Opinion
11-05-2015
The PEOPLE of the State of New York, Respondent, v. Jacques LEVASSEUR, Defendant–Appellant.
Seymour W. James, Jr., The Legal Aid Society, New York (E. Deronn Bowen of counsel), for appellant. Cyrus R. Vance, Jr., District Attorney, New York (Ross D. Mazer of counsel), for respondent. SWEENY, J.P., ACOSTA, RICHTER, MANZANET–DANIELS, JJ.
Seymour W. James, Jr., The Legal Aid Society, New York (E. Deronn Bowen of counsel), for appellant.
Cyrus R. Vance, Jr., District Attorney, New York (Ross D. Mazer of counsel), for respondent.
SWEENY, J.P., ACOSTA, RICHTER, MANZANET–DANIELS, JJ.
Opinion
Judgments, Supreme Court, New York County (Arlene D. Goldberg, J.), rendered December 9, 2010, convicting defendant, after a jury trial, of assault in the second degree, criminal possession of a weapon in the fourth degree and endangering the welfare of a child, and also convicting defendant, upon his plea of guilty, of criminal contempt in the second degree, and sentencing him to an aggregate term of three years, unanimously affirmed. Judgment, same court, Justice and date, convicting defendant, upon his plea of guilty, of criminal contempt in the second degree, and sentencing him to a concurrent term of six months, unanimously reversed, on the law, the plea vacated and indictment 2717/10 dismissed as a matter of discretion in the interest of justice.

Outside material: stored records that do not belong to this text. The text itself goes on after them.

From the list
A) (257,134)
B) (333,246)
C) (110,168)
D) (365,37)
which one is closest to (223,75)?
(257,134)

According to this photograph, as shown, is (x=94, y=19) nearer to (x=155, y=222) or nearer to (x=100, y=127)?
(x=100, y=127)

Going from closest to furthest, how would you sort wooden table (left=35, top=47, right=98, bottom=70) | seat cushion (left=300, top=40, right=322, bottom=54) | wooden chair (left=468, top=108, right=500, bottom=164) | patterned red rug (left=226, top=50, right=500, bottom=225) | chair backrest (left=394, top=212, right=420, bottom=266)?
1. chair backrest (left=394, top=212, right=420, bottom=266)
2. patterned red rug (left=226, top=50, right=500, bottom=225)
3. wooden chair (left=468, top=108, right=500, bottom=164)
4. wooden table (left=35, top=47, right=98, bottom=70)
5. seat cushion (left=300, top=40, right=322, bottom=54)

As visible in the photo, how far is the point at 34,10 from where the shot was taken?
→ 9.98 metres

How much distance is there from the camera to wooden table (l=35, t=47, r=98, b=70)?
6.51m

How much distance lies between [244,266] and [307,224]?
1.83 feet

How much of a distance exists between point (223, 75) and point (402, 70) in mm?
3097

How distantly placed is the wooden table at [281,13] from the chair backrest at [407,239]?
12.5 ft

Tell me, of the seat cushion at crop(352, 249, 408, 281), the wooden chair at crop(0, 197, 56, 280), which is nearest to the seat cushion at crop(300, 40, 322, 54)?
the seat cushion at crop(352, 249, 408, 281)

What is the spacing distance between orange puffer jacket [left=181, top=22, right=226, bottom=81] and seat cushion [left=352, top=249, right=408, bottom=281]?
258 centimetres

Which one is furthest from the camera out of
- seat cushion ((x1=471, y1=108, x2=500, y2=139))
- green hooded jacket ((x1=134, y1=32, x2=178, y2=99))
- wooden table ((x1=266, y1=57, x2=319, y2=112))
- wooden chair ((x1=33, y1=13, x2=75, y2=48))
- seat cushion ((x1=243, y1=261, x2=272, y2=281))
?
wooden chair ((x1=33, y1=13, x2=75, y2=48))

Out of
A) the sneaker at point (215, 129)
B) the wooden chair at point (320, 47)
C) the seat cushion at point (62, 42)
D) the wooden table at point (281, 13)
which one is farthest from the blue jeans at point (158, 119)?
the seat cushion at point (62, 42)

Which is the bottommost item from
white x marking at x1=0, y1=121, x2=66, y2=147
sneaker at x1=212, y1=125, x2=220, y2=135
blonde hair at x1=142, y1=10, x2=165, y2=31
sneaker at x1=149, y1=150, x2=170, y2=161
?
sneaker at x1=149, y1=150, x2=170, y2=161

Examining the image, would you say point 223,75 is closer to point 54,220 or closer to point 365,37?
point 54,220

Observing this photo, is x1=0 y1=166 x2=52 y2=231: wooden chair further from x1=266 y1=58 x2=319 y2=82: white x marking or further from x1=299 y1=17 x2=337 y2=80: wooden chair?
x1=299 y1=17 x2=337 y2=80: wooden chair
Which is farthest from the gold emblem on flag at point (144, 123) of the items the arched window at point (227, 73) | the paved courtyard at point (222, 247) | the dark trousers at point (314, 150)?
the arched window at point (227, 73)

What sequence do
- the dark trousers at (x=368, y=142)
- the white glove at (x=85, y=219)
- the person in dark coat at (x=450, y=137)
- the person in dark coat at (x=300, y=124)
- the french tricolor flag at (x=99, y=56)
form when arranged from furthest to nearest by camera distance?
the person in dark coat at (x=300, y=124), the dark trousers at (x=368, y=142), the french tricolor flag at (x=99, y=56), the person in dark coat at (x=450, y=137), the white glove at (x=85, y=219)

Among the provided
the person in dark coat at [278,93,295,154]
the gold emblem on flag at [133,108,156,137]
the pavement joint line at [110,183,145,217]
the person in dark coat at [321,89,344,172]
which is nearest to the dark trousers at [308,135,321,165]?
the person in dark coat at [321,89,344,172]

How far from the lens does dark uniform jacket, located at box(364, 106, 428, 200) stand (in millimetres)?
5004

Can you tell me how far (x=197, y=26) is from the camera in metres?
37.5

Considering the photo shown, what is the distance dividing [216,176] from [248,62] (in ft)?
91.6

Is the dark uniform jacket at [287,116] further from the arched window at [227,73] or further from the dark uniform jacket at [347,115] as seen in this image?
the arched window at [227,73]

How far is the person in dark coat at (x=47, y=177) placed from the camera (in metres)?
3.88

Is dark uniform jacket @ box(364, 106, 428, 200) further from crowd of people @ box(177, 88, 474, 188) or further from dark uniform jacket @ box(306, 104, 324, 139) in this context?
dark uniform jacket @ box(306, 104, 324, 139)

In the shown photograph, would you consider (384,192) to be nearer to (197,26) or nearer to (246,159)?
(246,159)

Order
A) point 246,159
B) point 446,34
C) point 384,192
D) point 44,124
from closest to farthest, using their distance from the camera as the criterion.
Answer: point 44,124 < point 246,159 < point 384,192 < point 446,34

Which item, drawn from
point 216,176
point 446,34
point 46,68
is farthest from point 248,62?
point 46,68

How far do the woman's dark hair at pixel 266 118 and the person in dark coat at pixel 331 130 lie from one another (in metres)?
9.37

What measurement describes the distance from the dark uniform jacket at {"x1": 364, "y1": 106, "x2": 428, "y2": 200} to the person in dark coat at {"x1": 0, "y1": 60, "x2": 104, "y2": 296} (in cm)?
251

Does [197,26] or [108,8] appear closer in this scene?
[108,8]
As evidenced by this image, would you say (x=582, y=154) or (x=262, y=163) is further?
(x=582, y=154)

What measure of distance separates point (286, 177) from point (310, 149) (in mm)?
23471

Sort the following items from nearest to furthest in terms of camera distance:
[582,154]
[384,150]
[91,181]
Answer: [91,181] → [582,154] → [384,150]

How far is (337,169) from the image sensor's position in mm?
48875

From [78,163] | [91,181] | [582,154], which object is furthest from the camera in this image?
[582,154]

1 The court properly exercised its discretion in admitting limited evidence of uncharged crimes that was probative of defendant's motive and that tended to complete the victim's narrative, provide background information explaining the abusive relationship between defendant and the victim, and to place the behavior of both defendant and the victim in a believable context (see People v. Leeson, 12 N.Y.3d 823, 827, 880 N.Y.S.2d 895, 908 N.E.2d 885 [2009]; People v. Dorm, 12 N.Y.3d 16, 19, 874 N.Y.S.2d 866, 903 N.E.2d 263 [2009]; People v. Steinberg, 170 A.D.2d 50, 72–74, 573 N.Y.S.2d 965 [1st Dept.1991], affd 79 N.Y.2d 673, 584 N.Y.S.2d 770, 595 N.E.2d 845 [1992] ). Moreover, this evidence was directly relevant to refute defendant's defense, which was that the incident never happened, and that the victim told a “crazy story,” as described in defense counsel's opening statement. Without background evidence, the savagery of the attack might have seemed so disproportionate to the alleged precipitating incident as to cast unfair doubt on the victim's credibility. The probative value of this evidence outweighed any prejudicial effect, which was minimized by the court's appropriate limiting instructions.
2 The court also correctly admitted expert testimony describing typical features of the cycle of domestic violence. The expert's testimony provided the jury with an explanation for what would otherwise be inexplicable behavior by the victim of a violent attack, and involved matters beyond the knowledge of the average juror (see People v. Spicola, 16 N.Y.3d 441, 465–466, 922 N.Y.S.2d 846, 947 N.E.2d 620 [2011], cert. denied 565 U.S. ––––, 132 S.Ct. 400, 181 L.Ed.2d 257 [2011]; People v. Carroll, 95 N.Y.2d 375, 387, 718 N.Y.S.2d 10, 740 N.E.2d 1084 [2000] ), People v. Byrd, 51 A.D.3d 267, 273–274, 855 N.Y.S.2d 505 [1st Dept.2008], lv. denied 10 N.Y.3d 956, 863 N.Y.S.2d 140, 893 N.E.2d 446 [2008] ).
As the People concede, one of defendant's contempt convictions was based on a defective guilty plea, and further prosecution of that charge is unwarranted. However, there is no basis upon which to vacate the remaining contempt conviction.